601 drink and drug driving arrests have been made across Hampshire and the Thames Valley, during the Joint Roads Policing Unit Christmas campaign.
Operation Holly targeted drivers during the festive period, showing a 10% increase in arrests compared to the previous campaign
A further 352 were charged and a further 175 released under further investigation.
In Hampshire, 254 drivers were caught under the influence of alcohol or drugs in their system, which is a 12.6 per cent increase from last year’s total of 222.
In the Thames Valley, 347 drivers were caught driving under the influence of alcohol or drugs, which is an 8.93 per cent increase from last year’s total of 316.
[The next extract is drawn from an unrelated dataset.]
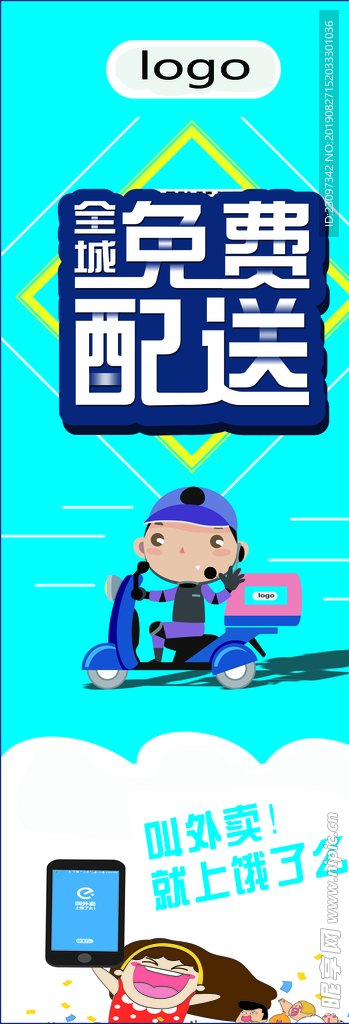 全城免费配送 展架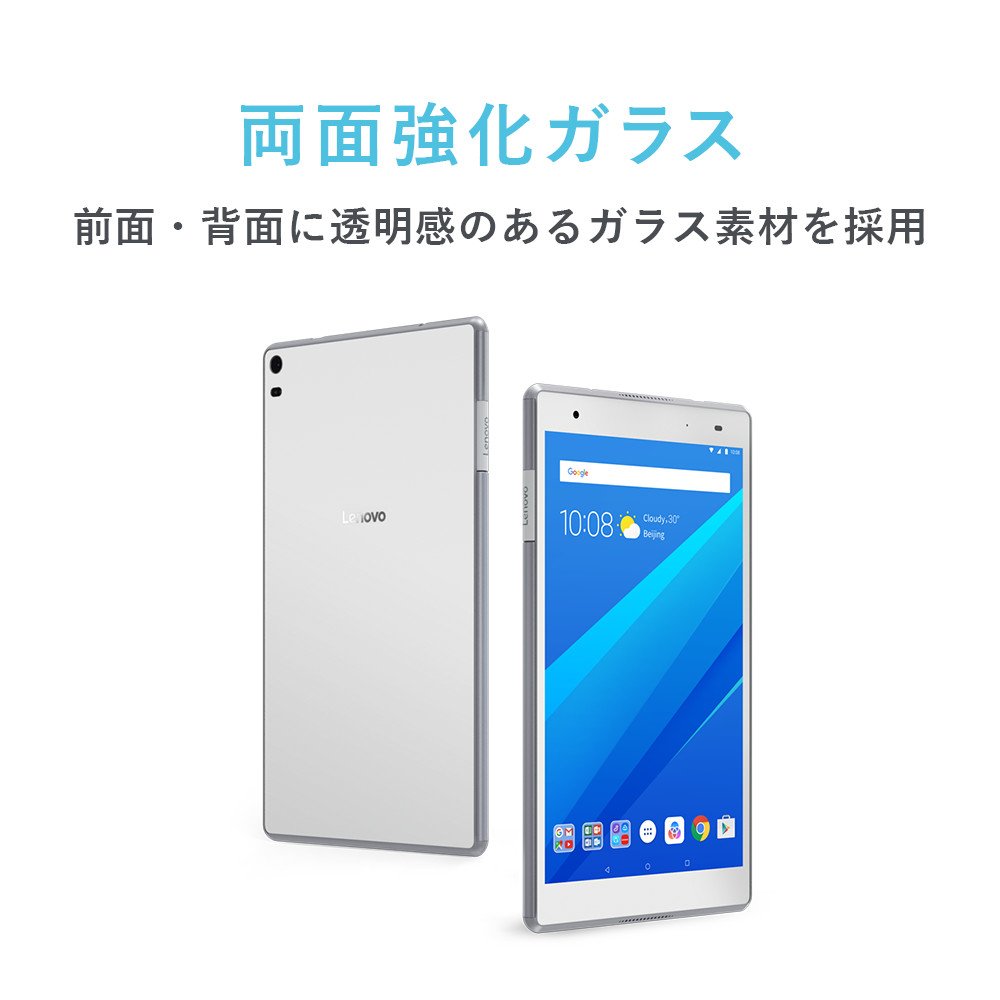Amazon.co.jp: Lenovo タブレット TAB4 8 Plus 8.0型 WiFiモデル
Hampshire and Thames Valley Police have also confirmed more than three quarters of those drivers arrested were male.
The highest offending age group across the two force regions was between the ages of 21 to 30 - a considerable amount more than any other age group.
Sergeant Rob Heard, Roads Policing Joint Operations Unit for Thames Valley Police and Hampshire Constabulary, said:
A total of 601 arrests for drink and drug driving were made across #Hampshire and the Thames Valley area during Operation Holly - the Joint Roads Policing Unit Christmas campaign. For full details, please visit our website: https://t.co/cu8GLnK2P2 #OpHolly pic.twitter.com/Qt3Ytk9mTs— Hampshire Police (@HantsPolice) January 12, 2018
“We’ve seen a rise in the number of people we have arrested for drink or drug-driving. New legislation and equipment has made detecting drug drivers much easier and this resulted in 63 extra arrests. 25% of those were impaired by drugs.
“Our commitment in roads policing is unwavering towards preventing the distress and misery caused by driving under the influence of drink or drugs.
“Such behaviour on our roads has far-reaching effects not just for the impaired driver, but for any innocent road users affected by their destructive decisions.
“The lives of individuals and their families can be torn apart through a combination of physical, psychological and legal consequences.
“Too many people continue to be complacent about the realities of road deaths and serious injuries. That’s why we want everyone to be clear about their responsibilities, and have respect for each other on the road.
“As in previous campaigns, we were greatly assisted by members of the public who passed us vital information and helped us take these drivers off the roads. Drink and drug-driving kills or injures people.
“Our message is simple – don’t mix drink or drugs with driving – it’s not worth the risk.”